On your way to becoming a success magnet, it is important to know what your strengths are and to use them. At the same time, it is just as important to know what your weaknesses are. Once you can recognize and accept your more undeveloped aspects, you can work on them, get help for them and/or have others compensate for you.
One way to look at your weaknesses (and strengths) is by examining your character traits. Possibly you are known to be kind and compassionate but maybe not assertive enough. This is the case of a business owner I am working with who is ready to expand his business and let others do some of the work he has been doing. However, when a customer complains, he immediately acquiesces and does the “grunt work” himself. This is a block to getting his business up to the next level. He needs to learn that very important 2 letter word-NO! Or possibly you are very goal oriented but impatient. Impatience can be detrimental because many successful ventures take time and need lots of tending. A person with not enough patience could sabotage the potential of certain projects or dreams. He could also alienate others and sabotage himself by damaging relationships. Other character traits (or the lack of) to examine are courage, persistence, confidence, self-acceptance, flexibility, integrity, honesty, sociability and calmness.
Another way of conceptualizing your weaknesses and strengths specifically as a business owner is explained in the book, “The E-Myth Revisited,” by Michael E. Gerber. He says that in order for a business to be successful, the business owner needs to be the Technician, Entrepreneur AND Manager. The Technician, which most entrepreneurs start out as, is the part of the person that does the job. For example, as a business coach, I spend time with people coaching them. The Entrepreneur deals with the future, the possibilities and the vision of how he wants his business and life to be. Writing a business plan, writing this article, and networking with others are ways I express my “internal entrepreneur.” The Manager is pragmatic. He is the organizer, the planner, handles past accounts and writes reports. What is your weakest link of the three? Mine is definitely the manager. Being aware of that, I need to set aside time to do those things, otherwise, I will probably conveniently “forget about it.” Also, I may need to surround myself with people that have a strong managerial personality to make up for my relatively weaker managerial personality.
Accepting and working on your weakest links is a powerful key to attracting success. You can count on and flaunt your strengths to get you noticed and be competitive. However, avoiding working on your weaknesses would eventually limit your ability to share those gifts and strengths with prospective customers. Focus on strengthening your weak areas and watch how effortlessly and naturally your strengths will lead you to increased success.
We are all defined in a sense by our fears. Our fear is our stopping point which I like to call our edge. We need to embrace our edge, that place where we are afraid to go further. We all have fears and should not pretend that we don’t. For example, I am a psychotherapist who has expanded into being a business consultant and speaker as well. At one point, the idea of going into businesses to help them with team building, employee motivation, etc. immediately put me on my edge. It brought up fear and self doubt. Next, I had to lean beyond my edge and develop the materials and make the contacts to make that happen. Another edge was raising my speaking fees (even though a part of me was gulping and fearing that I raised myself right out of an opportunity!) When on your edge, you are more visible; with more potential for success and failure. There is the feeling of being on an adventure and it is a time of welcoming the unknown.

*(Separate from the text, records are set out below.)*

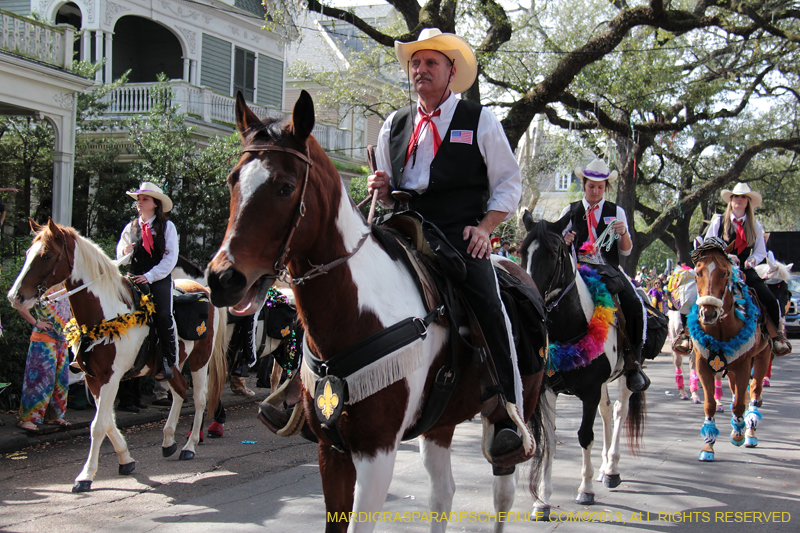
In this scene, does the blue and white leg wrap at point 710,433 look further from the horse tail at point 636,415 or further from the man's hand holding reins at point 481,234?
the man's hand holding reins at point 481,234

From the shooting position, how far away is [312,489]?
615 cm

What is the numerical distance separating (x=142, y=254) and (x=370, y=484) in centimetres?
548

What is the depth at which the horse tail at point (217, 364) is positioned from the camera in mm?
7828

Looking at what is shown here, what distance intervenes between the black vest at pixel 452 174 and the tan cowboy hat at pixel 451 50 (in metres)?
0.21

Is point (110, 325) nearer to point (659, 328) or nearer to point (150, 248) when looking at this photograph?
point (150, 248)

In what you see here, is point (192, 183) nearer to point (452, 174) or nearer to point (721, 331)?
point (721, 331)

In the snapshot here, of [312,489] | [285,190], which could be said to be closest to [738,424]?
[312,489]

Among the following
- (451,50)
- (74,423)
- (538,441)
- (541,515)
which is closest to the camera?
(451,50)

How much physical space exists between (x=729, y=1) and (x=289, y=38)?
36.8 ft

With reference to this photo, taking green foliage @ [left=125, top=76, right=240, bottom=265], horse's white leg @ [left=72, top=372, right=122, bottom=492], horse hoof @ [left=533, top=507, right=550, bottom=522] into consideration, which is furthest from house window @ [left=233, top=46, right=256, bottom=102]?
horse hoof @ [left=533, top=507, right=550, bottom=522]

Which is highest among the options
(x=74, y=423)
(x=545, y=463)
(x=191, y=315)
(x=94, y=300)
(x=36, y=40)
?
(x=36, y=40)

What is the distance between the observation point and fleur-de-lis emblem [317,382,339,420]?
112 inches

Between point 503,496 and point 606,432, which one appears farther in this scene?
point 606,432

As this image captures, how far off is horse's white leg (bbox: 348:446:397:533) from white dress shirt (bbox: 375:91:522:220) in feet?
4.94
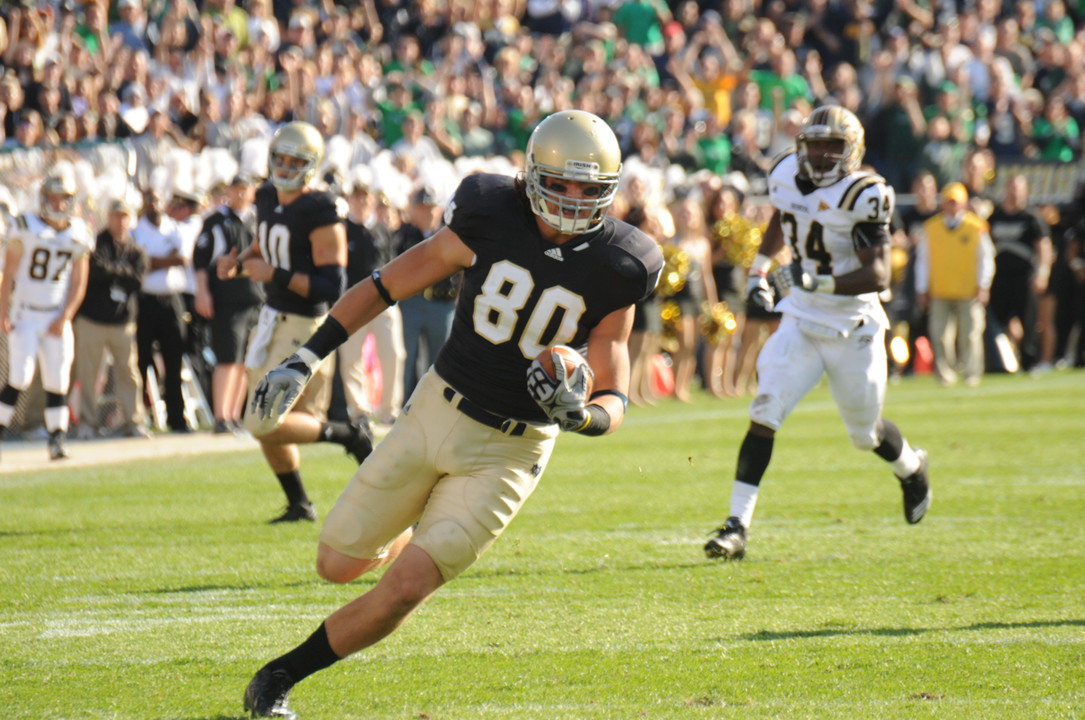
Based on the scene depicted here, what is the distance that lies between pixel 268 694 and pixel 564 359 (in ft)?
3.98

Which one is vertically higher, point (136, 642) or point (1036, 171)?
point (136, 642)

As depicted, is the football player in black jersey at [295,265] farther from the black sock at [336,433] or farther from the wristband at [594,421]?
A: the wristband at [594,421]

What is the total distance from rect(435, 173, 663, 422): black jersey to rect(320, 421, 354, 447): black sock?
2.76 metres

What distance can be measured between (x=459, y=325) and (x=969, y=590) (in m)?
2.46

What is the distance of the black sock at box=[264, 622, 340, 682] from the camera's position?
3930 millimetres

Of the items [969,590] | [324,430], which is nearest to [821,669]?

Our relationships provide many opportunities for developing a breakthrough lifestyle. I challenged a client of mine, who was always the “good child” and never made waves, to enter a family party “high-fiving” everybody in attendance. Most of the family members enjoyed her grand entrance and the few that became concerned by this change in behavior was reassured by my client that she was “just fine.” I challenge my couples to spend time looking into each other’s eyes and a myriad of other behaviors that tear down walls and put the relationship on its edge. Intimate relationships are adventures that are truly not meant for the feint of heart. Successful relating at work also involves a degree of risk and experimenting with new behaviors and perceptions.
Challenge yourself to find and lean over your edge every day. Ask yourself, what am I afraid to reveal about myself or express or do? Find appropriate ways to take that leap. The more you do it, the more success, joy and fulfillment you will have.